■ **Исходный текст**
::::::::::

Клюн не только не был тенью Малевича — во многом они были совершенно разными. Клюн утверждал, что Малевич — огонь: взрывной, эпатажный, бегающий по Кузнецкому Мосту с ложкой в петлице. Клюн был более сдержанным, холодным, склонным к анализу. Прежде чем взяться за работу, он делал множество эскизов, набросков, и только когда видел, что вещь получится идеальной, приступал к ее созданию. У него все было разложено по полочкам — цвет, форма, свет. Недаром Малевич писал Клюну — мол, Иван Васильевич, в твоих супрематических работах много эстетики, какого-то потрясающего романтизма.
Фото представлено пресс-службой Московского музея современного искусства
У них была очень крепкая дружба: вместе гуляли по Немчиновке, по Архангельскому, беседовали о живописи. Однажды Малевич указал на дуб и сказал: «Вот здесь хочу лежать. И ты, Иван Васильевич, когда умрешь, ложись рядом». Клюн спросил: «Почему ты первый? Я же тебя старше». Но слова Малевича оказались пророческими: он ушел раньше друга, в 1935 году. Похоронами по его просьбе руководил Клюн. Он исполнил почти все требования Малевича. Единственное, художника похоронили не в супрематическом гробу, с раскинутыми в сторону руками, а в прямоугольном, но тоже необычном, напоминающем архитектон. Зато одели так, как он хотел: в белую рубашку, черные брюки и красные лайковые ботинки.

::::::::::

■ **Представленные данные**

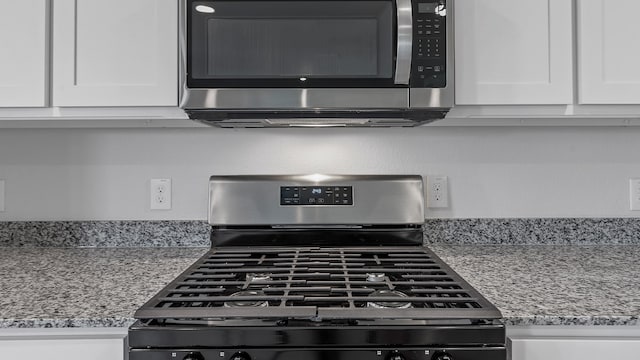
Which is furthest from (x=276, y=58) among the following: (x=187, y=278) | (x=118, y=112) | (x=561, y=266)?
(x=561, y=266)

::::::::::

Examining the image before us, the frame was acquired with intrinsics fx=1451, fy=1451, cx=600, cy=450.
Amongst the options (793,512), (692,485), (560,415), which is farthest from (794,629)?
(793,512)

::::::::::

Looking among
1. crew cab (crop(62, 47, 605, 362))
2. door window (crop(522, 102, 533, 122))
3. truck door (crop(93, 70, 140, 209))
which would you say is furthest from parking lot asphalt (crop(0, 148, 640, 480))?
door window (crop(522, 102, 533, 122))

::::::::::

■ **Задания**
[1] Определите, согласуются ли с текстом о Клюне и Малевиче приведенные утверждения. На каждое ответьте «да» или «нет» и дословно процитируйте слова текста, которые это решают.
(a) Прежде чем приступить к работе, Клюн делал множество эскизов.
(b) Малевича похоронили в супрематическом гробу.
(c) Малевич был старше Клюна.
[2] Продолжите текст о Клюне и Малевиче, начав сразу после его последнего предложения.

■ **Ответы**
[1]
(a) Да: «Прежде чем взяться за работу, он делал множество эскизов, набросков».
(b) Нет: «художника похоронили не в супрематическом гробу, с раскинутыми в сторону руками, а в прямоугольном».
(c) Нет: «Почему ты первый? Я же тебя старше».

[2]
В нашей коллекции есть работа Клюна, датированная маем 1937 года: она написана ровно через два года после смерти Малевича. Вроде бы ничем не примечательный пейзаж, справа изображены клубящиеся облака. Но если присмотреться, понимаешь, что они повторяют профиль Малевича с известной посмертной фотографии. Как известно, он болел раком простаты и концу жизни исхудал, оброс, борода стала, как у Карла Маркса. Его острый профиль явственно выступает в очертаниях облаков. Под ними черные и зеленые полосы — именно в такие цвета был окрашен его гроб.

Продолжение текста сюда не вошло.